- E-scooter company Bird has acquired competitor Scoot. The companies said Scoot will retain its name and operate as a wholly-owned subsidiary of Bird.
- In a press release, Bird stated the acquisition will lead to service in new communities and provide users with more vehicles that feature technological advancements.
- "We are thrilled to welcome Scoot to the Bird ecosystem and look forward to working with the Scoot team as we further scale our complementary missions — to replace car trips with micro-mobility options for all," Travis VanderZanden, founder and CEO of Bird, said in a statement. "Together we will make a bigger impact on our riders’ daily lives and the cities we serve."
San Francisco-based Scoot was one of the two operators granted permits by the San Francisco Municipal Transit Agency (SFMTA) last year. Other major operators, including Bird, were left out and Lime actually attempted legal action against the city. Bird's acquisition of Scoot now gives it access to the San Francisco market.
The micromobility industry has evolved at a breakneck pace since dockless bikes first hit the United States in 2017. But within the past year, mobility companies have been shifting their attention away from that mode — some even completely abandoning dockless bikes — and toward dockless e-scooters, a sector considered to have large growth potential.
Industry analysts taking note of what happened to the dockless bike market and the rapid increase of entrants to the scooter space have been predicting scooter company consolidations for months. Bird's acquisition of Scoot could signal the start of a consolidation trend.
Consolidation is not unexpected in industries with a limited scope and a rapidly increasing service provider base. It can be hard for newer, smaller businesses to gain enough traction to successfully compete with larger, well-established companies. With micromobility, a limited number of cities allow the devices on their streets, but a lot of operators are trying to get in on the trend. In Chicago, for example, e-scooters will make their first appearance on Saturday and a whopping 10 companies have been authorized to release 250 scooters each. Lesser-known brands like Sherpa and gruv will have to compete with well-established names like Bird, Lime and Lyft.
In addition, the glut of available apps across all industries has led to many consumers experiencing app fatigue. An analysis of Washington, DC's e-scooter pilot program indicated users are less likely to download multiple companies' apps for the same type of service. That problem could be solved with a universal app that shows users every single micromobility device regardless of company, but so far that's not a reality.
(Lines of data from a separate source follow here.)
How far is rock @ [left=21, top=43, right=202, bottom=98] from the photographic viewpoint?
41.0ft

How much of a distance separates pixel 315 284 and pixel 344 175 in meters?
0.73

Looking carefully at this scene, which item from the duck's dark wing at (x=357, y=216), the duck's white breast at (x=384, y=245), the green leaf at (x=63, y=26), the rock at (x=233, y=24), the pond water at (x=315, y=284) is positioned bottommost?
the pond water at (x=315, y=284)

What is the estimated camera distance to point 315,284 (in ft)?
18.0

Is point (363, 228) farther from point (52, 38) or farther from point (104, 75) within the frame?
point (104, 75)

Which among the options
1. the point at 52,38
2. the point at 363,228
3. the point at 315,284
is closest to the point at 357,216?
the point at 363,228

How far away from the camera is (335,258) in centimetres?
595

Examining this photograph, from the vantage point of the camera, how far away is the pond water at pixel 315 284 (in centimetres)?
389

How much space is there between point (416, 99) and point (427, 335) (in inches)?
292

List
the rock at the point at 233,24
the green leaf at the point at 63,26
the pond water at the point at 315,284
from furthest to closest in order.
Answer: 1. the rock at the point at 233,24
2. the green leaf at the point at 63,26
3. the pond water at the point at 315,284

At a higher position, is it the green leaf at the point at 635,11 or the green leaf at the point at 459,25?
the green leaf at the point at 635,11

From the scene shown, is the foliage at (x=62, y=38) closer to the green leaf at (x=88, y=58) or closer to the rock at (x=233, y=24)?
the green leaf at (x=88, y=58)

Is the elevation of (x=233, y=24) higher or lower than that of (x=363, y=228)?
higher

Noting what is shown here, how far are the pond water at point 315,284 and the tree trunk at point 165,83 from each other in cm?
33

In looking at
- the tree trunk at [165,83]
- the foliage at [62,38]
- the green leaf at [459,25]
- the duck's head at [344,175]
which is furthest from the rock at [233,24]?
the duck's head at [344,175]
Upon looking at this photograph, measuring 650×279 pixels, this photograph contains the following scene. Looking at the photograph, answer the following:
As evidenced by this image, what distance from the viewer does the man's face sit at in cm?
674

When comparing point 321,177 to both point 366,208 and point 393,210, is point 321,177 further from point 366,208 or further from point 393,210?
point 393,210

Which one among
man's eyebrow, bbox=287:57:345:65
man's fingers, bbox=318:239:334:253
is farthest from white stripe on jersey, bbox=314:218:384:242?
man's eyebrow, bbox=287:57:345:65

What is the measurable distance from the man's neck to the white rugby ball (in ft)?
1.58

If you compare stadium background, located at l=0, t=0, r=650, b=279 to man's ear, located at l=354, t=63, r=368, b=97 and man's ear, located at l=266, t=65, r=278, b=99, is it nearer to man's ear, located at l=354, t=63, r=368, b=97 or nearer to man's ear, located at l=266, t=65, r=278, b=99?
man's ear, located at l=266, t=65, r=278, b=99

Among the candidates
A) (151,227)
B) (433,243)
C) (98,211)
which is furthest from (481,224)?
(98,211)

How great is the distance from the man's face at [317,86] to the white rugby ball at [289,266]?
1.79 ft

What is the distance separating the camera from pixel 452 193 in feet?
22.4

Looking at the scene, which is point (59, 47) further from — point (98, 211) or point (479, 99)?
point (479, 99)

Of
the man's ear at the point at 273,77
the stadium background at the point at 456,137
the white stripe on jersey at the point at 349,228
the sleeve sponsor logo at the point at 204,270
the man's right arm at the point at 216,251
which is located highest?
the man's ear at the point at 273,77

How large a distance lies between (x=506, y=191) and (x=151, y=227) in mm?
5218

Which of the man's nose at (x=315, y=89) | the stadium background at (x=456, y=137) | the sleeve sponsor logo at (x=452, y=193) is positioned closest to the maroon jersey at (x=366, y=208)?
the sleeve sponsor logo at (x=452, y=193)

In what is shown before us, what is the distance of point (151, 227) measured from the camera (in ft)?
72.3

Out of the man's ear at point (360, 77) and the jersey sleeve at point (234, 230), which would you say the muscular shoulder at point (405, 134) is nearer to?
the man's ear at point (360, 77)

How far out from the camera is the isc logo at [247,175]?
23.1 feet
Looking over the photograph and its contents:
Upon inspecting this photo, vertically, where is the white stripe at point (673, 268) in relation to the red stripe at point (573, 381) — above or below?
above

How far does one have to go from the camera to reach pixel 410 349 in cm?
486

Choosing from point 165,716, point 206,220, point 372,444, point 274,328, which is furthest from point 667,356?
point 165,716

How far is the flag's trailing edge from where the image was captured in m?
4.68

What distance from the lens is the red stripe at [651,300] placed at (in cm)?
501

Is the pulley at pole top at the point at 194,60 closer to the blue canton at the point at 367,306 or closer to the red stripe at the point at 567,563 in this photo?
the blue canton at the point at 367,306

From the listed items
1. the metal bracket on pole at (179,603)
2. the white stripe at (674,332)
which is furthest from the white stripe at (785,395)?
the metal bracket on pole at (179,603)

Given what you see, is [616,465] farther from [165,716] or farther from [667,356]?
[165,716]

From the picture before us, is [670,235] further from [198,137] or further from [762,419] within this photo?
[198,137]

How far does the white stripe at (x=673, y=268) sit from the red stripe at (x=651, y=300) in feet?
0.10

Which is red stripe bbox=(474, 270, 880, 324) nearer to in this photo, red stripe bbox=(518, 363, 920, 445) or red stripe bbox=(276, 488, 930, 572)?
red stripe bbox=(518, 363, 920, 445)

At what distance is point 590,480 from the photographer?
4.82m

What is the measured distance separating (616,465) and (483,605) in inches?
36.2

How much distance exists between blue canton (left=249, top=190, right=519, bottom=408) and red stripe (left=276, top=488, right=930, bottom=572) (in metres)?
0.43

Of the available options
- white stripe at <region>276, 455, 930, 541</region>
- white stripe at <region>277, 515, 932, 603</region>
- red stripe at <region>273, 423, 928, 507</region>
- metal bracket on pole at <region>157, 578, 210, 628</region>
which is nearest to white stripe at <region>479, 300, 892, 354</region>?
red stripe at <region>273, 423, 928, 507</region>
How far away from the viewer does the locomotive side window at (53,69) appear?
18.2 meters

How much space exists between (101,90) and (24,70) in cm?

Acquisitions and consolidations have been rampant in the mobility space as a whole in the past couple years as the industry changes and companies look to diversify their portfolios to become more holistic transportation service providers. Primary examples include Lyft's acquisition of bike-share company Motivate, and Uber's acqusition of e-bike company Jump. Many anticipate these changes will continue for e-scooters in the foreseeable future and the industry will look quite different in a year than it does now.